**EXERCISE AIM**
Return all of the following rows verbatim, reproducing every line without alteration.

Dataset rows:
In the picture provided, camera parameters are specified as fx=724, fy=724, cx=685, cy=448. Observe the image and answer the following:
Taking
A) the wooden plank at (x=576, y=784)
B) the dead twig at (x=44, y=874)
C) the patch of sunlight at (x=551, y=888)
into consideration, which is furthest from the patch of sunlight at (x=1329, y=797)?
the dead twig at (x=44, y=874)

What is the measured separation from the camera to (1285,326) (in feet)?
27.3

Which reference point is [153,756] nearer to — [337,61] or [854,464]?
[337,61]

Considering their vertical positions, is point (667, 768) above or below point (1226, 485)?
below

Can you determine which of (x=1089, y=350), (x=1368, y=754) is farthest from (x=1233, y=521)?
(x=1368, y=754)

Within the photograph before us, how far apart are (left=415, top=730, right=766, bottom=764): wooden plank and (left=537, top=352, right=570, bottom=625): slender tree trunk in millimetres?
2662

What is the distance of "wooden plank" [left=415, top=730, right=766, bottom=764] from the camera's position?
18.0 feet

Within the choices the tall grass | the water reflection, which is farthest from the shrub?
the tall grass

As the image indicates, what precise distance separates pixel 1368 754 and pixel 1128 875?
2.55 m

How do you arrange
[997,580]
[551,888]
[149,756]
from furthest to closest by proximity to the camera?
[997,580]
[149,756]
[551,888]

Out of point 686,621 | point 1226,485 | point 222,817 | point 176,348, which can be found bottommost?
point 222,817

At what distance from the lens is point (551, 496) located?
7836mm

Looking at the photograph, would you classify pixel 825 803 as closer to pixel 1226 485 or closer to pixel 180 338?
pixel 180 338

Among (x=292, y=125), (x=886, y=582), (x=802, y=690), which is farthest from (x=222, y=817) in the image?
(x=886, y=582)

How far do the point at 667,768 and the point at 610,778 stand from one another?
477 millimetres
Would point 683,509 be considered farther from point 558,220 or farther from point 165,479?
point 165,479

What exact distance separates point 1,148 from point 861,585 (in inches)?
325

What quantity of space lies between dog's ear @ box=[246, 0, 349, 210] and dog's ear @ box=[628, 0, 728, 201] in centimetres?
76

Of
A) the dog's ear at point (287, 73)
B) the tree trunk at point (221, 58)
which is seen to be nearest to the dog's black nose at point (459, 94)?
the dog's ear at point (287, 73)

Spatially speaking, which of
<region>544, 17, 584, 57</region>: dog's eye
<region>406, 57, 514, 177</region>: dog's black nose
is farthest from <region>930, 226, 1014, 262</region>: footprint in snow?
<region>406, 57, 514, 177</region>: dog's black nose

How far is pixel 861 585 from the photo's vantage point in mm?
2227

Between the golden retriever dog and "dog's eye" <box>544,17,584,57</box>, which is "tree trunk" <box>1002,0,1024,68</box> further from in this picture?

**EXERCISE SOLUTION**
In the picture provided, camera parameters are specified as fx=724, fy=724, cx=685, cy=448. Observe the image and answer the following:
Taking
A) the wooden plank at (x=576, y=784)
B) the dead twig at (x=44, y=874)
C) the patch of sunlight at (x=551, y=888)
into consideration, which is furthest from the patch of sunlight at (x=1329, y=797)?
the dead twig at (x=44, y=874)

What is the measured separation from the camera to (1285,326) (in feet)?
27.3

Which reference point is [153,756] nearer to — [337,61] or [854,464]?
[337,61]

Considering their vertical positions, is point (667, 768) above or below point (1226, 485)?
below

Can you determine which of (x=1089, y=350), (x=1368, y=754) is farthest from (x=1233, y=521)?
(x=1368, y=754)

Within the photograph before us, how far apart are (left=415, top=730, right=766, bottom=764): wooden plank and (left=537, top=352, right=570, bottom=625): slender tree trunk in millimetres?
2662

What is the distance of "wooden plank" [left=415, top=730, right=766, bottom=764] from the camera's position?
18.0 feet

Within the choices the tall grass | the water reflection, which is farthest from the shrub?
the tall grass

As the image indicates, what precise distance separates pixel 1368 754 and pixel 1128 875?
2.55 m

How do you arrange
[997,580]
[551,888]
[149,756]
from furthest to closest by proximity to the camera?
[997,580]
[149,756]
[551,888]

Out of point 686,621 | point 1226,485 | point 222,817 | point 176,348, which can be found bottommost?
point 222,817

At what distance from the lens is point (551, 496) located?
7836mm

Looking at the photograph, would you classify pixel 825 803 as closer to pixel 1226 485 or closer to pixel 180 338?
pixel 180 338

Among (x=292, y=125), (x=886, y=582), (x=802, y=690), which is farthest from (x=222, y=817) in the image?
(x=886, y=582)

How far do the point at 667,768 and the point at 610,778 stand from one another?
477 millimetres
Would point 683,509 be considered farther from point 558,220 or farther from point 165,479?
point 165,479

What exact distance separates point 1,148 from point 861,585 (in inches)?
325

What quantity of space lies between dog's ear @ box=[246, 0, 349, 210] and dog's ear @ box=[628, 0, 728, 201] in centimetres?
76

Of
A) the dog's ear at point (287, 73)
B) the tree trunk at point (221, 58)
which is seen to be nearest to the dog's black nose at point (459, 94)?
the dog's ear at point (287, 73)

Spatially speaking, which of
<region>544, 17, 584, 57</region>: dog's eye
<region>406, 57, 514, 177</region>: dog's black nose
is farthest from <region>930, 226, 1014, 262</region>: footprint in snow?
<region>406, 57, 514, 177</region>: dog's black nose

How far is pixel 861 585 from the photo's vantage point in mm?
2227

Between the golden retriever dog and "dog's eye" <box>544,17,584,57</box>, which is "tree trunk" <box>1002,0,1024,68</box> further from in this picture?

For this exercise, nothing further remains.